#### [Actividad 1]
Según el fragmento sobre la Eucaristía en las exequias, ¿qué es la Eucaristía cuando la celebración tiene lugar en la Iglesia?
#### [Actividad 2]
Reproduce sin cambios el pasaje del fragmento sobre la Eucaristía en las exequias que comienza en las palabras "1689 El Sacrificio" y termina después de "él y con él.".
#### [Actividad 3]
Prolonga el texto sobre la Eucaristía en las exequias cristianas a partir de su última frase.

1689 El Sacrificio eucarístico. Cuando la celebración tiene lugar en la Iglesia, la Eucaristía es el corazón de la realidad pascual de la muerte cristiana (cf. Ritual de exequias, Prenotandos, 1). La Iglesia expresa entonces su comunión eficaz con el difunto: ofreciendo al Padre, en el Espíritu Santo, el sacrificio de la muerte y resurrección de Cristo, pide que su hijo sea purificado de sus pecados y de sus consecuencias y que sea admitido a la plenitud pascual de la mesa del Reino (cf. Ritual de exequias, Primer tipo de exequias, 56). Así celebrada la Eucaristía, la comunidad de fieles, especialmente la familia del difunto, aprende a vivir en comunión con quien "se durmió en el Señor" , comulgando con el Cuerpo de Cristo, de quien es miembro vivo, y orando luego por él y con él.

#### [Datos disponibles]

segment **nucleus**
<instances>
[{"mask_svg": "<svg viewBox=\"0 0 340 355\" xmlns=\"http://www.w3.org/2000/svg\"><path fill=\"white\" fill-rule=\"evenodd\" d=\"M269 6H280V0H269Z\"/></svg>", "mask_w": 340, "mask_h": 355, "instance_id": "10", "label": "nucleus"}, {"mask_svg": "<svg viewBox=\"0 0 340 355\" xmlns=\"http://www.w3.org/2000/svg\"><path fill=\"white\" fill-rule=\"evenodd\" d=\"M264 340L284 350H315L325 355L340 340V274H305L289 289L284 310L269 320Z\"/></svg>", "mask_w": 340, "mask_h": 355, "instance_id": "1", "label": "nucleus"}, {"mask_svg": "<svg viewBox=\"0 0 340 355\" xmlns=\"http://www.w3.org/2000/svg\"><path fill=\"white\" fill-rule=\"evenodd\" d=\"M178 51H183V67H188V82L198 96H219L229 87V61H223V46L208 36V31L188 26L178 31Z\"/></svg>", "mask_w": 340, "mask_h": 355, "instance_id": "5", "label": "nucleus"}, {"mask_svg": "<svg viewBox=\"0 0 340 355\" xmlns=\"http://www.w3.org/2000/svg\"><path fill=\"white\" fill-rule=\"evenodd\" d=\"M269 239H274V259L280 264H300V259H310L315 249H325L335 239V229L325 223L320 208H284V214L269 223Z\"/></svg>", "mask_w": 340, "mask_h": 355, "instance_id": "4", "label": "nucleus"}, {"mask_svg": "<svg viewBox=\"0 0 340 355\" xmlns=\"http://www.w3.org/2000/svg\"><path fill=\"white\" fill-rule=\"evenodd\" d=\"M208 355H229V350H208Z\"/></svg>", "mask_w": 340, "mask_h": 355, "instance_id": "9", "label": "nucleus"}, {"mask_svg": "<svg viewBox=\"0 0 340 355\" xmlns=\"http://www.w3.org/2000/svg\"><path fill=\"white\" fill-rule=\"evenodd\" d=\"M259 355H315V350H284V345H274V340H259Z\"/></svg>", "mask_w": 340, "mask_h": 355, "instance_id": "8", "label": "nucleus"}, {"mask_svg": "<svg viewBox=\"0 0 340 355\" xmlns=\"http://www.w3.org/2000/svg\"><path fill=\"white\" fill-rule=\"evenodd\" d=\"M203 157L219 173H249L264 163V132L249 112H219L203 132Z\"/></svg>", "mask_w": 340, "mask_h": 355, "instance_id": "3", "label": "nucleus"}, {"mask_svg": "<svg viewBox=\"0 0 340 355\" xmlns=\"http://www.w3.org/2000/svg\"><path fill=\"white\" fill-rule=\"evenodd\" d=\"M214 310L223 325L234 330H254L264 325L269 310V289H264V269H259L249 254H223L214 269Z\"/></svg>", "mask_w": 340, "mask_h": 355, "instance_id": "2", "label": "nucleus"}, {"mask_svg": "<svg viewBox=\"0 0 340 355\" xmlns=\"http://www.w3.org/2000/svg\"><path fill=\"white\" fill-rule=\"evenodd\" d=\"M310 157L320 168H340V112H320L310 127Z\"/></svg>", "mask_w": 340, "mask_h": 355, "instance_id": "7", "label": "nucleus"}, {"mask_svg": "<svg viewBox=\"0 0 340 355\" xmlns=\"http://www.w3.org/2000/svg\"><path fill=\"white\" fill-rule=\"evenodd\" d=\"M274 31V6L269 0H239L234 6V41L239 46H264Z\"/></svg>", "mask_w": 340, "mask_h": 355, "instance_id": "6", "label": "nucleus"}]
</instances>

#### [Resultado 1]
Es el corazón de la realidad pascual de la muerte cristiana.

#### [Resultado 2]
1689 El Sacrificio eucarístico. Cuando la celebración tiene lugar en la Iglesia, la Eucaristía es el corazón de la realidad pascual de la muerte cristiana (cf. Ritual de exequias, Prenotandos, 1). La Iglesia expresa entonces su comunión eficaz con el difunto: ofreciendo al Padre, en el Espíritu Santo, el sacrificio de la muerte y resurrección de Cristo, pide que su hijo sea purificado de sus pecados y de sus consecuencias y que sea admitido a la plenitud pascual de la mesa del Reino (cf. Ritual de exequias, Primer tipo de exequias, 56). Así celebrada la Eucaristía, la comunidad de fieles, especialmente la familia del difunto, aprende a vivir en comunión con quien "se durmió en el Señor" , comulgando con el Cuerpo de Cristo, de quien es miembro vivo, y orando luego por él y con él.

#### [Resultado 3]
1690 El adiós ("a Dios") al difunto es "su recomendación a Dios" por la Iglesia. Es el "último adiós [...] por el que la comunidad cristiana despide a uno de sus miembros antes que su cuerpo sea llevado a su sepulcro" (cf. Ritual de exequias, Prenotandos, 10). La tradición bizantina lo expresa con el beso de adiós al difunto:
Con este saludo final «se canta por su partida de esta vida y por su separación, pero también porque existe una comunión y una reunión. En efecto, una vez muertos no estamos en absoluto separados unos de otros, pues todos recorremos el mismo camino y nos volveremos a encontrar en un mismo lugar. No nos separaremos jamás, porque vivimos para Cristo y ahora estamos unidos a Cristo, yendo hacia Él [...] estaremos todos juntos en Cristo» (San Simeón de Tesalónica, De ordine sepulturae, 367).